**設問:**
[A] 本文で組織ぐるみの事例として挙げられている不正は何ですか?すべて挙げてください。
[B] 本文のうち、「来年の法改正の予定といえば、」で始まり「い」と述べておられますね)。」で終わる部分を一字一句そのまま書き写してください。

**本文:**
刑事訴訟法の改正は企業法務にどのような影響を及ぼすか?

来年の法改正の予定といえば、債権法改正に関する話題が法律雑誌等で特集記事となっていますが、刑事訴訟法改正についてはあまり話題になっていないように思います。基本法の改正が同一の国会で二本通ることは、過去にあまり例がないようで、もうすこし遅くなるのかもしれませんが、紆余曲折を重ねて9月18日に法制審議会「新時代の刑事司法制度要綱・特別部会答申」がリリースされており、この刑訴法改正に関する企業法務への影響はかなり大きいものと思われます(朝日「法と経済のジャーナル」で西村あさひ法律事務所の弁護士の方も「企業実務への影響は大きい」と述べておられますね)。

独禁法違反、金商法違反事件にも司法取引(捜査・公判協力型協議・合意制度)の適用がある、ということですし、今後は適用対象となる経済犯罪(財政経済関係犯罪)が法令によって規定されるので、不正リスク管理という面においては気になるところです。組織ぐるみの談合や贈収賄、脱税、有価証券報告書虚偽記載といった事例では、部下の方々が「上司の不正を供述すれば免責」となるわけですから、とりあえず経営トップの方の訴追リスクは高まることになるでしょうね。他企業の関係者の不正を供述することも免責の対象となりますので、同業他社の不正といえども油断は禁物ですね。

ただ、法人処罰が免責されるかどうか、という点は(今のところ)明らかにされていないので、内部統制という面ではもう少し検討の余地がありそうです。あと、重大な医療事故や航空機事故等、業務上過失致死傷事件の真相解明に、刑事免責制度がとのように適用されるのか…という点にも関心がありますが、これもあまり論じられていないようです。重大事故の真相解明のために、事故調査委員会が調査を行うわけですが、黙秘権の壁に阻まれて、なかなか真相が究明できないわけでして、こういった刑事免責制度をもって供述拒否権を取り除き、再発防止のための施策に役立てる、ということはとても大切なことだと思いますが、いかがなものでしょうか。

**資料:**
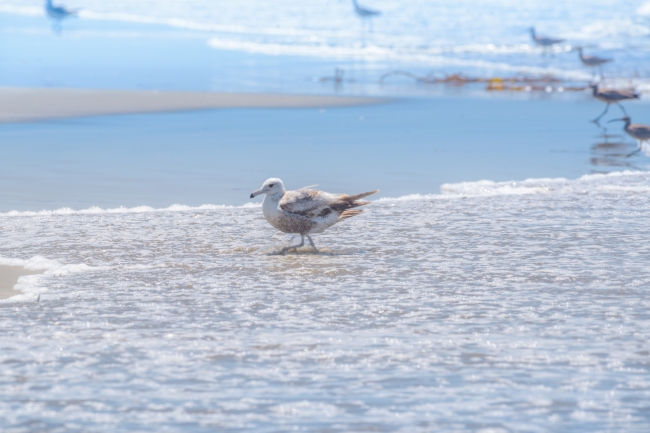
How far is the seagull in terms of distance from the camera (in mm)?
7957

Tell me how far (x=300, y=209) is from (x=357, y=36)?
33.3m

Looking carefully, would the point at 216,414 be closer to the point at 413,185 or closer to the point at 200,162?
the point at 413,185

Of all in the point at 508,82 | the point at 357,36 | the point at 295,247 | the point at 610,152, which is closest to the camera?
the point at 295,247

---

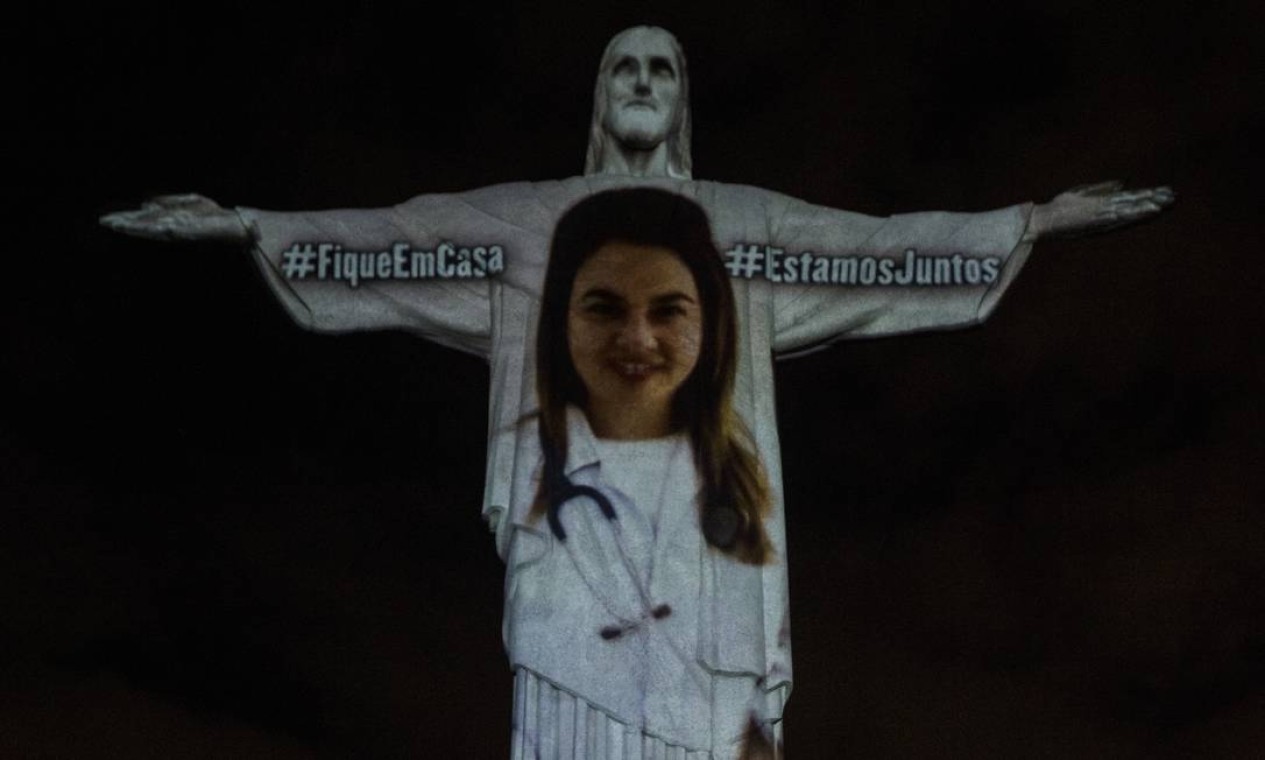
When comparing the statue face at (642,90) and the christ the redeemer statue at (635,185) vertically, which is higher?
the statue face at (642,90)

**解答:**
[A] 談合、贈収賄、脱税、有価証券報告書虚偽記載

[B]
来年の法改正の予定といえば、債権法改正に関する話題が法律雑誌等で特集記事となっていますが、刑事訴訟法改正についてはあまり話題になっていないように思います。基本法の改正が同一の国会で二本通ることは、過去にあまり例がないようで、もうすこし遅くなるのかもしれませんが、紆余曲折を重ねて9月18日に法制審議会「新時代の刑事司法制度要綱・特別部会答申」がリリースされており、この刑訴法改正に関する企業法務への影響はかなり大きいものと思われます(朝日「法と経済のジャーナル」で西村あさひ法律事務所の弁護士の方も「企業実務への影響は大きい」と述べておられますね)。